The Top Five Misconceptions About Authors

Being an author is a strange job.

People have a general sense of what we do, but that sense is… let’s say impressionistic. Which leads to some truly fascinating assumptions.

So, in the spirit of public service, here are the Top Five Misconceptions About Authors.

1. We Make Quadrillions of Dollars

This is my favorite.

Somewhere out there is a persistent belief that once you publish a book, money just happens. Royalty checks arrive in wheelbarrows. Your biggest problem becomes deciding which yacht to take to lunch.

In reality, most authors are thrilled when their book earns enough to:

  • cover editing,
  • cover cover design,
  • and maybe buy a nice dinner without looking at the price column.

Quadrillions, alas, remain elusive.

2. We Only Write When Inspired

Inspiration is lovely. It is also wildly unreliable. Professional authors write when:

  • the schedule says write,
  • the deadline says write,
  • or the rent says write.

Inspiration tends to show up after the work starts, not before.

3. We Know Exactly How the Book Will End

Sometimes we do. Other times, we’re just as surprised as you are — we just get there first.

A lot of writing is exploration. You follow characters, decisions, consequences, and occasionally discover you’ve written yourself into a corner and need to back out carefully without knocking anything over.

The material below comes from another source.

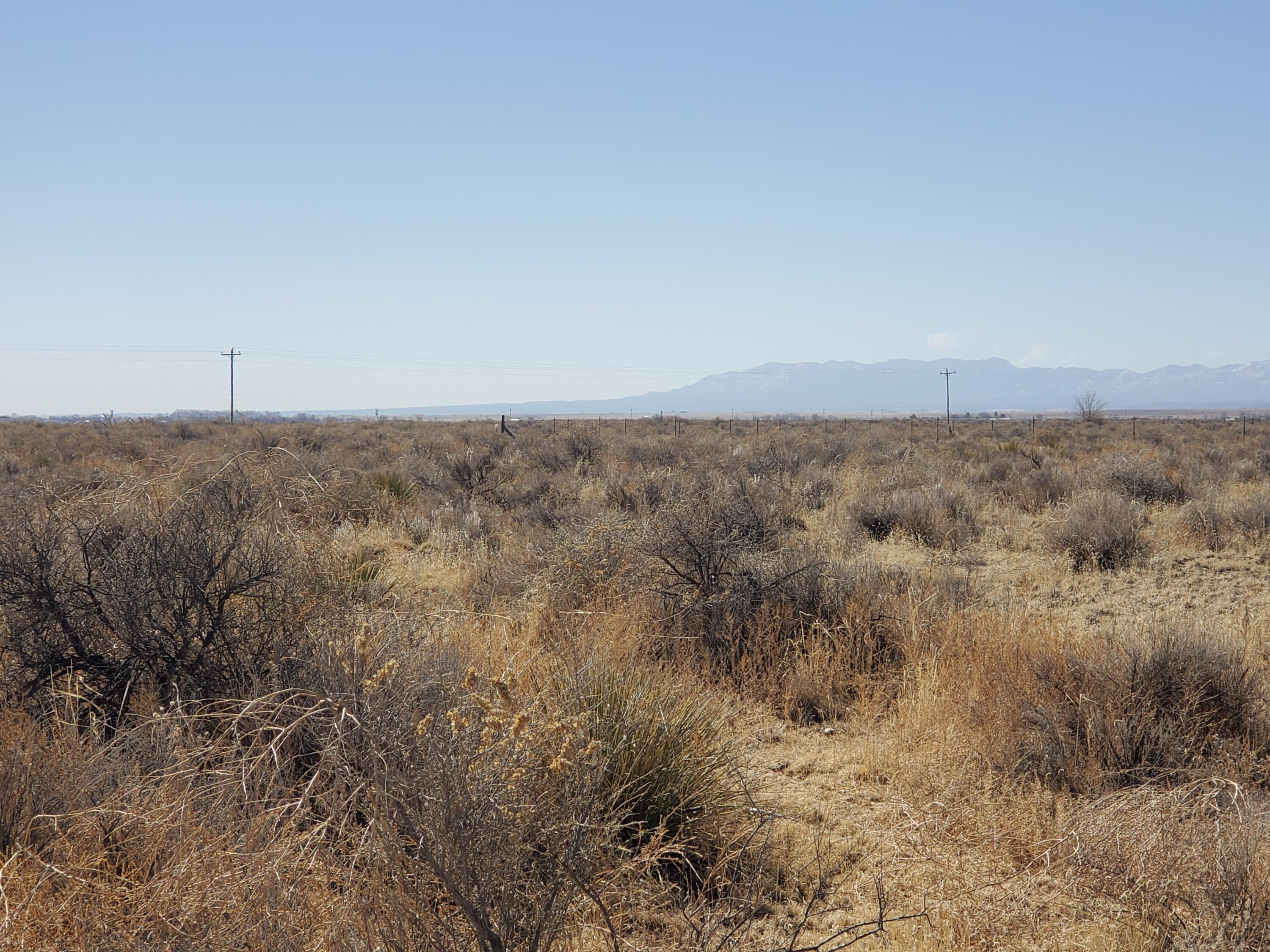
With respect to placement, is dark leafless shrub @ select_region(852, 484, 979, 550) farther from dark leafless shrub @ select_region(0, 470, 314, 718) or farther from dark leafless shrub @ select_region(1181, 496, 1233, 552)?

4. Writing Is Just Sitting Around Making Stuff Up

Technically true. Also wildly misleading. Writing involves:

  • problem solving,
  • emotional logic,
  • structural decisions,
  • research rabbit holes,
  • and a frankly unreasonable amount of revision.

The “making stuff up” part is maybe ten percent of the job.

5. Once the Book Is Published, the Work Is Done

Oh, sweet summer child. Publishing a book is not the finish line. It’s the starting gun. After that comes:

  • editing again,
  • marketing,
  • updates,
  • newsletters,
  • social posts,
  • reader questions,
  • and the mysterious task known as “discoverability.”

The writing may be solitary. The publishing part is anything but.

None of this is meant as complaint. Writing is still the job I’d choose even knowing all of the above. But if you ever meet an author and think, Wow, they must be rolling in it and only writing when the muse strikes

Just know we’re probably smiling politely while thinking about our spreadsheets.